- **Supplied text**
-- -- --

Hello again @Jaskeerat. Derivation may be too strong a word choice. The choice of the loss function is closely related to the choice of output units (activations in the output layer, e.g., sigmoid, softmax). In this sense, they are not chosen arbitrarily.
One must keep in mind here what the output layer is trying to accomplish. The hidden features that feed in as inputs to the output layer have no discernable meaning. So the output layer provides additional information to complete the task at hand. Here, it is a classification task so that probabilities to help decide which category an example belongs to, are useful.
And, importantly, since one can normalize any list of positive values by dividing by their sum – so that all the normalized values are in [0,1] and sum to one – the activation functions of the output layer are certaintly not chosen on that basis alone!
So we are looking for something special about sigmoid and softmax, right? OK, buckle up. Assuming one has a strong foundation in probability and statistics, it is understood that the loss function (cost function is the average of the losses) is typically chosen to be the cross-entropy between the data and model probability distributions. And that, is equivalent to the negative of the log-likelihood function of the model distribution. In the case of binary and multi-class classification, the model distributions are naturally chosen to be the Bernoulli and multinomial distributions.

-- -- --

- **Supplied material**
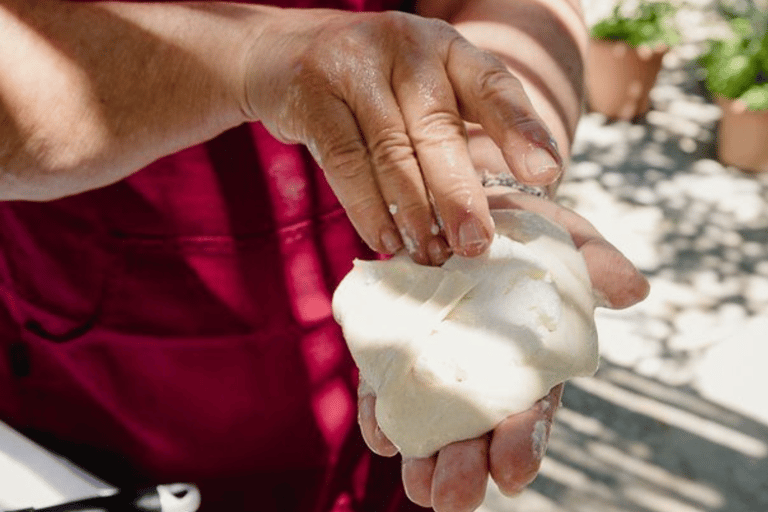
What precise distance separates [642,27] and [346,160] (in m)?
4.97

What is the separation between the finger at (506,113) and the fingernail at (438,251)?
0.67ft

-- -- --

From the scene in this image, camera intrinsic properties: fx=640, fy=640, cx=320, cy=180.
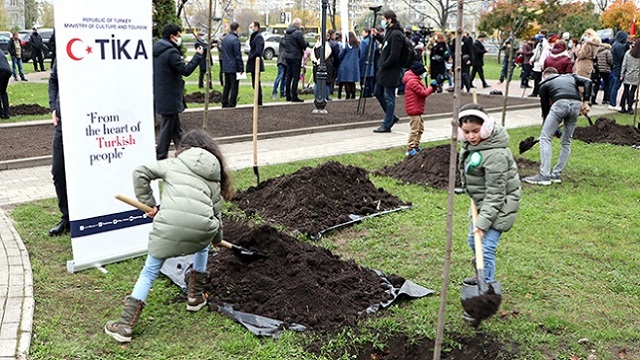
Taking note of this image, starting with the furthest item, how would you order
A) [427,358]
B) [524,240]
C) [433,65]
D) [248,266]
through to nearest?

-- -- --

- **To-do list**
1. Repeat everything in the forum reply on loss functions from "And, importantly, since" down to "and multinomial distributions.".
2. Answer these from the forum reply on loss functions:
(a) Which two output-layer activations does it give as examples?
(b) What does it say about the meaning of the hidden features that feed into the output layer?
(c) Which model distributions does it name for binary and multi-class classification?
3. Write the next part of the forum reply on loss functions, picking up after its final sentence.
The records have no connection to the forum reply on loss functions.

- **Task results**
1.
And, importantly, since one can normalize any list of positive values by dividing by their sum – so that all the normalized values are in [0,1] and sum to one – the activation functions of the output layer are certaintly not chosen on that basis alone!
So we are looking for something special about sigmoid and softmax, right? OK, buckle up. Assuming one has a strong foundation in probability and statistics, it is understood that the loss function (cost function is the average of the losses) is typically chosen to be the cross-entropy between the data and model probability distributions. And that, is equivalent to the negative of the log-likelihood function of the model distribution. In the case of binary and multi-class classification, the model distributions are naturally chosen to be the Bernoulli and multinomial distributions.

2.
(a) Sigmoid and softmax.
(b) They have no discernable meaning.
(c) The Bernoulli distribution for binary classification and the multinomial distribution for multi-class classification.

3.
The above emphasis turns out to be critical. Because log-probabilities are common in the statistical modeling literature. This was exactly my point in having you construct the sigmoid function from the logit model, because it shows you how the sigmoid unit can be motivated using the assumption that log probabilities are linear in z.
Confession: I played a small trick on you by taking the log of the inverse odds-ratio. This automatically normalized the probabilities (i.e. they would sum to one) in advance. You could try it again using log(y) on the right-side and then apply the normalization after the fact.
But what you did not know, was that log probabilities are special. You also didn’t know that cross-entropy is closely related to maximum likelihood and maximum likelihood is a miracle! Trust me. If you are still confused after thinking about this, good! I have spent most of my life that way and I can report that its (mostly) harmless. In fact, its the only thing that guarantees those “Ah-ha!” moments.
The internet is an ocean of information, so I encourage you to to practice your Google-Fu as you move on. On that note, I hope that you are enjoying Course 2!
Onwards and upwards!